When the subject of husbands controlling and taking their wives in hand comes up, some men imagine that that must mean that they will be expected to play a rather exhausting part all day long. “ I just don't want to live that fantasy all day long”, said Melguy.
If by that Melguy meant that you have got to be dominant and in control all the time while in a Taken In Hand relationship, then I don't think you do. A lot of the time my husband isn't actually being dominant, he is naturally very bossy about the things that are important to him, but a lot of other things he doesn't care about at all and is mostly very laid-back about. And a lot of the time we relate to each other just like normal people, without any element of Taken In Hand being involved. Neither of us really is being dominant or submissive when we're going round Sainsbury's doing the shopping for instance. Listening to our conversations about “What would you like for dinner?” “I don't know—what would you like?” nobody would get the impression that either one of us was dominant. But if I get in a sulky or petulant mood, then he'll become dominant instantly, even in Sainsbury's. It just comes naturally to him to become assertive when I “get above [my]self” as he puts it, or when it's something he really cares about.

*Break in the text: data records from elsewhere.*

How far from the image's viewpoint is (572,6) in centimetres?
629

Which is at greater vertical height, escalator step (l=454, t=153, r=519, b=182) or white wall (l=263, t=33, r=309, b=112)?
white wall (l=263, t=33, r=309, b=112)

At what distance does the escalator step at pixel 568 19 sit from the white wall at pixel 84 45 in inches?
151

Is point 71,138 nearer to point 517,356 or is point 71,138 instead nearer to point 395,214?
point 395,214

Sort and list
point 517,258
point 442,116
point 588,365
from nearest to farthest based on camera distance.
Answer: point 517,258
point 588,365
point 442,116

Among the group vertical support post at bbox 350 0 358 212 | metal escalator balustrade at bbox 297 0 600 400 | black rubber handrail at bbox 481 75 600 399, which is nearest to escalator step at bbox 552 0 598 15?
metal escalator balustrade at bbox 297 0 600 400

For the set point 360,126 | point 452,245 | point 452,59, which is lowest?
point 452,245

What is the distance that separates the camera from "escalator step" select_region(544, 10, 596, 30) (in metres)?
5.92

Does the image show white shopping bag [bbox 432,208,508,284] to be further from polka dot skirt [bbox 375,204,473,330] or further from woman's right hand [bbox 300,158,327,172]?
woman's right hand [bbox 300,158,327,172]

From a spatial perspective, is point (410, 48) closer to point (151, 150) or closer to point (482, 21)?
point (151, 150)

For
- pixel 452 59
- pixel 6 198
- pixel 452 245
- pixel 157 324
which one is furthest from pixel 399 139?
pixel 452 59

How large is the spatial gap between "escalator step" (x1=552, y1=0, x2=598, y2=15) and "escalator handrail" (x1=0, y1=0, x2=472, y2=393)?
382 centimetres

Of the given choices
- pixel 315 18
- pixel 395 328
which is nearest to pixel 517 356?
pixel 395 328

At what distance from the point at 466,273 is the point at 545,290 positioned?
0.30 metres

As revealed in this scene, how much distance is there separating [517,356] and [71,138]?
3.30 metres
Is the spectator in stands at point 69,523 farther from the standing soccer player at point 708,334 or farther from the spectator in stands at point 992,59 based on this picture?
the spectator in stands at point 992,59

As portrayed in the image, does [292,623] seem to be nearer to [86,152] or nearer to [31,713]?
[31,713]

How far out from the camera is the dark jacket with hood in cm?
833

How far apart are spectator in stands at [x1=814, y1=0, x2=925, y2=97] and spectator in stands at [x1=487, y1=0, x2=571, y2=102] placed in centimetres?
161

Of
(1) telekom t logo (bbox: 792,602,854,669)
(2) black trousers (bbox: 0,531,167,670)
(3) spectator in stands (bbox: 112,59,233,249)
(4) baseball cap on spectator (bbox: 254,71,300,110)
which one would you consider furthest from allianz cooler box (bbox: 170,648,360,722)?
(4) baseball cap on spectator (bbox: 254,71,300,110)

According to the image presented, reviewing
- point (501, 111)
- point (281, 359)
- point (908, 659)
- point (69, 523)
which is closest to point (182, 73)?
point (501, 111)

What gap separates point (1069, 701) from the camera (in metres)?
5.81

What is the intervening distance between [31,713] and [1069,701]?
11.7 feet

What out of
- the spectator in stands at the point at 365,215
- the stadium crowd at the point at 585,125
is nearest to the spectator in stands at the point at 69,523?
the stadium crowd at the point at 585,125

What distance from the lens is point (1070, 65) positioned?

Most of the time my husband is just “getting on with life doing the 101 things that need to be done or relaxing”, as Melguy put it. Nevertheless in a sense my husband is in control 24/7 because I am always aware of the undercurrent, and the fact that his dominance will come to the surface should the need arise. This gives life an added spice and interest. He isn't constantly telling me what to do, but he does tell me what to do when it comes to things that matter to him. If there are things that don't matter to him then he doesn't bother. You don't have to be “doing it” 24/7 in order to have a Taken In Hand relationship, but I do need to know that my husband will assert himself should the need arise. In that sense it is 24/7: though he isn't actively dominant all the time, the potential is always there.